Turning back to your example, I wonder why, for patentability purposes, your do not resort to the effect of the range of 10-20% either in the form of a non-medical use claim or a medical product for use claim. This approach of course requires that there is direct and unambiguous support for the effect in the application.
If this is not the case, it seems o.k. that you will not be able to claim possession of the invention based on this effect.
If the effect is disclosed, you may even be able to rely on an Example to limit your range because this seems one of the cases where only the feature in the claim is responsible for the effect.
Regards
Patent Attorney
Anonymous of 12:59, thank you for that. As you say, perhaps it's better for inventions to always be limited to utilising the 'effect', and in that case we could have a different policy on ranges (in terms of their prior art effect or when considering Article 123(2)).
ReplyDeleteIt looks to me as if the last two comments reveal a GB-DE misunderstanding. When your range as such is not new but an effect within the range is, then why not claim the use of the range to get that effect (instead of the range, per se)? It is not an "always" thing, just a way of claiming that is commensurate with one's contribution to the art. And a way that goes all the way back to Exxon's "friction-reducing fuel additive".
ReplyDeleteMaxDrei,
ReplyDeleteIs there not an inherency problem?
If a prior art item is a claim to an actual item, is not ALL uses (uses that are inherent without more) a "natural by product" as it were of the first patent?
I am thinking of exhaustion as an example. I buy an item covered by a first patent, paying the asked for price for the item.
Am I not cleared to use that very item for any and all uses of the item? How is it that a second patent can limit me?
Note that I am not saying that a new use requiring more than just the item is curtailed - just that, without more, an "use" inherent in the item itself (and only itself) should not be able to gain additional patent protection, as that would appear to render the first Quid Pro Quo short of its full effect.
@Suleman
ReplyDelete"Is there not an inherency problem?"
At least in EPO practice, there is no inherency Problem. There is case law where novelty and inventive step were acknowledged although the effects were very Close (e.g fertilizer vs. growth accelerator). The EPO is basically looking for whether the particular effect was explicity described in the rior art.

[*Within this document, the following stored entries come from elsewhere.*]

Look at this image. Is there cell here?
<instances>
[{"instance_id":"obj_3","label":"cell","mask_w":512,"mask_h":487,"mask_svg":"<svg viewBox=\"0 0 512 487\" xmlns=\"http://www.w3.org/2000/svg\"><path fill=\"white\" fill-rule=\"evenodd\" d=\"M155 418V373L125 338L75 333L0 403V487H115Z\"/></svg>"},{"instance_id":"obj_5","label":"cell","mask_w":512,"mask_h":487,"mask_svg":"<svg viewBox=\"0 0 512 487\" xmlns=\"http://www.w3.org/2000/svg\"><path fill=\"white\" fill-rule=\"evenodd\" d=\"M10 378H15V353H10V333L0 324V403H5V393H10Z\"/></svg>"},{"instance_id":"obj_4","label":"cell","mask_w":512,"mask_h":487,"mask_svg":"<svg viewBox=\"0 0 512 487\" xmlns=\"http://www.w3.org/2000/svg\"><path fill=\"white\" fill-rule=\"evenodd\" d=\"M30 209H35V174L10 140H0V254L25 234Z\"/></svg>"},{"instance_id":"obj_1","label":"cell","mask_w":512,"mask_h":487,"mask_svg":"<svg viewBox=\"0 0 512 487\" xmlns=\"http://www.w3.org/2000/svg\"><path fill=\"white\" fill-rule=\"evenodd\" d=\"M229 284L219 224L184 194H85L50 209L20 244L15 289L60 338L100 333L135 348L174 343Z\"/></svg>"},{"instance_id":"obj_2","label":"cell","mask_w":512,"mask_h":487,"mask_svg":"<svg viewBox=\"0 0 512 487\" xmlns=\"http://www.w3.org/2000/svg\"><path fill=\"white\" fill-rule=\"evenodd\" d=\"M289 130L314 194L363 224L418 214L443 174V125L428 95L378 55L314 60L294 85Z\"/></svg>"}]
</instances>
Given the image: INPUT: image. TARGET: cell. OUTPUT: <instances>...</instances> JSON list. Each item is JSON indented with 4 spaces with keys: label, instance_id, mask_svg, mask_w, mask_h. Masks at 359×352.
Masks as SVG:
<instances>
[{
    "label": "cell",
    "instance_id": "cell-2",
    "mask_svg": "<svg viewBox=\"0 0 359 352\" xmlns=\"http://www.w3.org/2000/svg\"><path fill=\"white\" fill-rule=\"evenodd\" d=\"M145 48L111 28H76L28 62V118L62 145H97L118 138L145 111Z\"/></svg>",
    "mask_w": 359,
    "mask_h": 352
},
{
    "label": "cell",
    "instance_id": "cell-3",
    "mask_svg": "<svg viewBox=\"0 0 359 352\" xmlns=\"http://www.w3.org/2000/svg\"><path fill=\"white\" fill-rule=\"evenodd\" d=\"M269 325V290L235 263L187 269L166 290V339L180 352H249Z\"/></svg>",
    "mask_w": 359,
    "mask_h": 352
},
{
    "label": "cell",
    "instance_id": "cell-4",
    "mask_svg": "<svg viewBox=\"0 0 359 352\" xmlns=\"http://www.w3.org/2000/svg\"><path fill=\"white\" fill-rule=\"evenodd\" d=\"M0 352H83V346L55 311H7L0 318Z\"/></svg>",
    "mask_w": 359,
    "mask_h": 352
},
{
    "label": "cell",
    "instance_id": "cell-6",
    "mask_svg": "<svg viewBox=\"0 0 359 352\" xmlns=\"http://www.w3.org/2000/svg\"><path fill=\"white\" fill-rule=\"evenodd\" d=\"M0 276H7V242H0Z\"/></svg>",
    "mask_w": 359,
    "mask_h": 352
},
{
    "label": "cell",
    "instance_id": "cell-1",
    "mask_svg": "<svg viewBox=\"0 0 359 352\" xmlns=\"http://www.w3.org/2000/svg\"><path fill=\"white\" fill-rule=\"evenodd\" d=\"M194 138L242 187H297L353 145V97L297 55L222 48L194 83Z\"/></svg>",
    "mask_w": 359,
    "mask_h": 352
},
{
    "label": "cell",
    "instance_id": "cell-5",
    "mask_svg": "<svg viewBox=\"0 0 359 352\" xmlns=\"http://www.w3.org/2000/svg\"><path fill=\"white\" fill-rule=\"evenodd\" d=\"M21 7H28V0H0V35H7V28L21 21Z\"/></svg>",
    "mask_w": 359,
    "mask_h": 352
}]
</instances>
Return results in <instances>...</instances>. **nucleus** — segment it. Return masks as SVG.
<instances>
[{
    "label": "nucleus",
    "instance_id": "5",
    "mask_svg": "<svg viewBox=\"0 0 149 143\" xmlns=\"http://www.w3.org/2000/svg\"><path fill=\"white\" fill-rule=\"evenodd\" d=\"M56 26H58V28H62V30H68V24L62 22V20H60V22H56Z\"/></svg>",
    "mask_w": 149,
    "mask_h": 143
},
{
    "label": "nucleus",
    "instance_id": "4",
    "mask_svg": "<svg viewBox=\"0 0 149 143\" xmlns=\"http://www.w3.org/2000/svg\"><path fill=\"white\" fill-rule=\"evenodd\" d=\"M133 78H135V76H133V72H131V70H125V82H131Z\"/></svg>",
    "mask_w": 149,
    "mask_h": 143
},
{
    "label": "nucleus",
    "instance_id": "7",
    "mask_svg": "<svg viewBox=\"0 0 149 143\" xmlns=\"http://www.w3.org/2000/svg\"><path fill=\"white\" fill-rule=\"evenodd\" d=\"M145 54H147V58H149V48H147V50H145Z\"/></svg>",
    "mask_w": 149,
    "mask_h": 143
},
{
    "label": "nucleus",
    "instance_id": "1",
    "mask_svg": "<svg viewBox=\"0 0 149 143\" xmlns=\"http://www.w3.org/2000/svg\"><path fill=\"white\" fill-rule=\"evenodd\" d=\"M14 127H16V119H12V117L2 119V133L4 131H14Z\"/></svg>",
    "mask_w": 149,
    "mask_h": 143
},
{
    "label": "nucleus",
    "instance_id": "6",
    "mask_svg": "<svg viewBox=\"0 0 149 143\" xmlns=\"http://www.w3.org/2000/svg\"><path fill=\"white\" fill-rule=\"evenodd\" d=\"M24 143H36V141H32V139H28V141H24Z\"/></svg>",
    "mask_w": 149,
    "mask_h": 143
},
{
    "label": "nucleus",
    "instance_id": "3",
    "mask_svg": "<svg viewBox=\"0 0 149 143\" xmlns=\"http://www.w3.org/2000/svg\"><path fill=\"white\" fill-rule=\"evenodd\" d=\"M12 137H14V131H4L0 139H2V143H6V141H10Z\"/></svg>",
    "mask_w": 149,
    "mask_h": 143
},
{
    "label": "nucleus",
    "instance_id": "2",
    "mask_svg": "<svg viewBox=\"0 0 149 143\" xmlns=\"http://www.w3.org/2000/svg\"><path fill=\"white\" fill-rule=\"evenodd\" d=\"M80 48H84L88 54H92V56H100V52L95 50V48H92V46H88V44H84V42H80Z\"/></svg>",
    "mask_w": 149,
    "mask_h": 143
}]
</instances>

"Am I not cleared to use that very item for any and all uses of the item? How is it that a second patent can limit me?"
In principle, infringement will depend on whether the particular use is specified on your product or in your Marketing material.
Even when looking at your first example, there will be dependency between the older and the later patent. If the older patent claims 1-100% and your later patent claims 20-30%, your product having 25% will be covered by the older patent. The same applies when comparing generic vs. specific Terms, e.g. sugar vs. lactose as an excipient in a pharmaceutical composition.
Regards, Patent Attorney
Thank you Patent Attorney, but your view of whether the item is exhausted being limited to the marketing material is expressly wrong.
ReplyDeleteAnything in the item IS in the item regardless of the marketing materials.
That's like selling a hammer with marketing materials limiting use to roofing nails and then suing someone for using the hammer for a different use (for example, smashing a wooden box, or even hammering a different nail not listed on the marketing material).